5:39 pm on Aug 31, 2004 (gmt 0)

WebmasterWorld Senior Member 10+ Year Member



I just tested some sites in Safari on OSX 3, and noticed that a lot of the CSS wasn't working correctly. Some was and some wasn't.

Is there a guide to working around some of this with Safari? Even Mozilla and Netscape showed the screen correctly, but not Safari.

Thanks.

dcrombie

9:42 am on Sep 1, 2004 (gmt 0)



Safari pretty much follows the standards so I'd be surprised if that was the problem.
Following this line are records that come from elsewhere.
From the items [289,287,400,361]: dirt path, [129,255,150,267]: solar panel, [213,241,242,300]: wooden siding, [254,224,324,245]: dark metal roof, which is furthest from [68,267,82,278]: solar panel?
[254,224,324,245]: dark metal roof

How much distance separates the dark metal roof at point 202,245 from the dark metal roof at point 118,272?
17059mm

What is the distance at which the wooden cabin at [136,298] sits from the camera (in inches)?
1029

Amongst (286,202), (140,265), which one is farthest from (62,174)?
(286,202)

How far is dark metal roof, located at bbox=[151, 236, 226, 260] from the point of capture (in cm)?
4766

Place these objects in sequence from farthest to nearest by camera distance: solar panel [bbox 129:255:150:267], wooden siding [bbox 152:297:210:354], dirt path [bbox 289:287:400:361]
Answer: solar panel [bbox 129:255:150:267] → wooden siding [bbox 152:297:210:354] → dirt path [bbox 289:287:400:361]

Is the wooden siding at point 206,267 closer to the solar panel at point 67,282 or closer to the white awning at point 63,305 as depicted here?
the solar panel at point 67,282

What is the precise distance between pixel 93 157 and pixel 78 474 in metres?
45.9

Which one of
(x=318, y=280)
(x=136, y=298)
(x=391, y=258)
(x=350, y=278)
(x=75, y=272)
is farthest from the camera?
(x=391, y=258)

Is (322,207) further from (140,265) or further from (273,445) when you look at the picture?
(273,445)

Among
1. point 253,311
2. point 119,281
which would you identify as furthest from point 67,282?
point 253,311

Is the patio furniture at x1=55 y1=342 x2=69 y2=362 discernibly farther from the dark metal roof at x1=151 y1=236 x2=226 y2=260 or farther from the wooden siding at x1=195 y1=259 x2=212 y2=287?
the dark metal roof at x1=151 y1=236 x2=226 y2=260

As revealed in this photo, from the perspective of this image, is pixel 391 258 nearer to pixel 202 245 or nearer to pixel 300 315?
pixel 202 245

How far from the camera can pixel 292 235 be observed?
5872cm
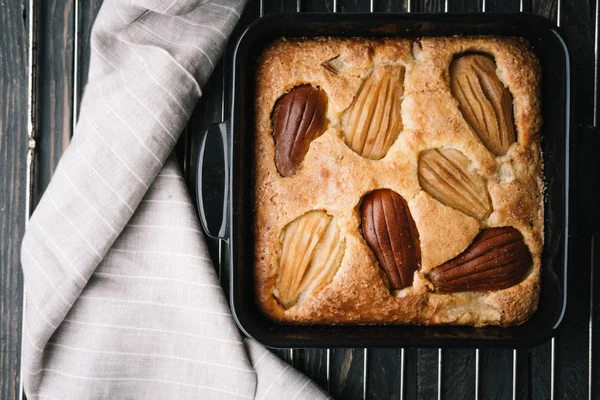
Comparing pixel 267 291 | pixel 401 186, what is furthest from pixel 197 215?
pixel 401 186

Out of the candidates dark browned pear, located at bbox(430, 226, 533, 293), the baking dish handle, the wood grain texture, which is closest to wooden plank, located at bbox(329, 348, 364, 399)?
dark browned pear, located at bbox(430, 226, 533, 293)

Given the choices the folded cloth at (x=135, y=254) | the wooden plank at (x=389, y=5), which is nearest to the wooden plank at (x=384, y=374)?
the folded cloth at (x=135, y=254)

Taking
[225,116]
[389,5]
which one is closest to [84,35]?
[225,116]

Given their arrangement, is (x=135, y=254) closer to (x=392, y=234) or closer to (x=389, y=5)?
(x=392, y=234)

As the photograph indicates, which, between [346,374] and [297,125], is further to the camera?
[346,374]

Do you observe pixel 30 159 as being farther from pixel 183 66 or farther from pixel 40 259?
pixel 183 66

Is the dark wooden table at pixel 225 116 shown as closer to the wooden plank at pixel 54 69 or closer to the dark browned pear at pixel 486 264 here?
the wooden plank at pixel 54 69

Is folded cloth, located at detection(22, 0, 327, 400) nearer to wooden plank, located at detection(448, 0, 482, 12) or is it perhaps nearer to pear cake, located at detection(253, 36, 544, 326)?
pear cake, located at detection(253, 36, 544, 326)
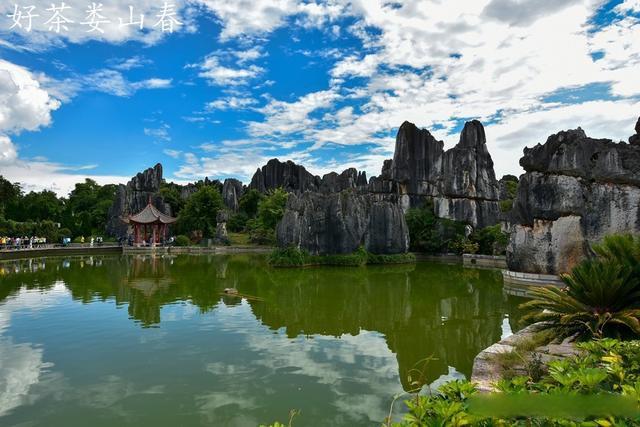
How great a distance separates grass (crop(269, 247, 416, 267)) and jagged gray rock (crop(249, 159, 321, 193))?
35.9 metres

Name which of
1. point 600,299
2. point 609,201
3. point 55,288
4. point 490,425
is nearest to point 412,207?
point 609,201

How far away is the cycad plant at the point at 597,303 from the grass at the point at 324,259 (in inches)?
711

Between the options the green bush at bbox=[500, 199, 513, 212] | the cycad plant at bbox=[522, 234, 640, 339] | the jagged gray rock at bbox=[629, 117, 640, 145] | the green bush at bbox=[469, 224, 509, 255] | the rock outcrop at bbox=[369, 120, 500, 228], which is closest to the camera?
the cycad plant at bbox=[522, 234, 640, 339]

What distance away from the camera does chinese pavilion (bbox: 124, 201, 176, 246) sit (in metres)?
37.9

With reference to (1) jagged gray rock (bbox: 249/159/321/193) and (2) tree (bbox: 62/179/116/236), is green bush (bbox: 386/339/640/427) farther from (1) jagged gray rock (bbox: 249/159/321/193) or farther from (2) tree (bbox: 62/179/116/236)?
(1) jagged gray rock (bbox: 249/159/321/193)

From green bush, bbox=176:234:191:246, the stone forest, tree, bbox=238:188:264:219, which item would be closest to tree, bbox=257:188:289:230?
green bush, bbox=176:234:191:246

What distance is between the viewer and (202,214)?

Can you post the relevant HTML/CSS?

txbakers

12:04 pm on Sep 1, 2004 (gmt 0)

WebmasterWorld Senior Member 10+ Year Member



Thanks d,

I can't really post the URL here, and the site is really a web based application with passwords to get inside.

I remember that Netscape et al were case sensitive, maybe that's the issue with Safari as well.

Safari also doesn't handle the javascript exactly the same was as IE - more fixing for my fringe users.

dcrombie

12:39 pm on Sep 1, 2004 (gmt 0)



Even IE doesn't perform the same as IE across platforms ;)

I'd look here for problems relating to the DOM:
[quirksmode.org...]

In static pages Safari CSS generally matches the Gecko browsers, with a few extensions:
[diveintomark.org...]

isitreal

2:31 am on Sep 2, 2004 (gmt 0)

WebmasterWorld Senior Member 10+ Year Member Top Contributors Of The Month



Safari is pretty weak, it's ok, but has many bugs, especially for complex stuff. Wish Apple had gone with gecko for their rendering engine, but too late now, have to live with yet another just ok browser with just ok support of various things.

I never understand what it is people mean when they say a browser is 'standards compliant', all the browsers have css bugs, different ones for different browsers and browser versions, the closest thing I can find to an actually standards compliant browser is mozilla, it's all down hill after that. 'Is feature x or y implemented correctly by the browser programmers?' is a more useful statement than 'browser x claims to be standards compliant'.

From what I've seen on the last websites I've done, Safari will have roughly the weaknesses that Opera 7x will have, give or take, plus of course it will have its very own bugs.

whoisgregg

6:46 pm on Sep 3, 2004 (gmt 0)

WebmasterWorld Senior Member 10+ Year Member



diveintomark.org link:
This page refers to Safari 1.0 (build 85), released 23 June 2003

Current release version of Safari is 1.2.3 (v125.9) and it has corrected nearly every CSS problem from the original release. Safari is an Apple app, so software update keeps it current and most Safari users (according to my site's logs) are running something far better than 1.0. What version were you testing in?

txbakers

7:22 pm on Sep 3, 2004 (gmt 0)

WebmasterWorld Senior Member 10+ Year Member



I was using 1.2.2 from 2004 Surely there can't be that much change between that and 1.2.3

I just bought a new iBook to test with Safari. I have a significant number of mac customers so I should solve it.

isitreal

10:09 pm on Sep 3, 2004 (gmt 0)

WebmasterWorld Senior Member 10+ Year Member Top Contributors Of The Month



The thing you really want to test on your new ibook is IE 5x mac, that has huge CSS holes and bugs, not to mention only partial dom support, so it's always a crapshoot if CSS pages will display correctly, Safari is more predictable in its failures.

txbakers

10:19 pm on Sep 3, 2004 (gmt 0)

WebmasterWorld Senior Member 10+ Year Member



Oh Yeah - I remember how bad the 5.x was for the Mac.

I tell my clients to only use Safari on Mac because IE is so haphazard.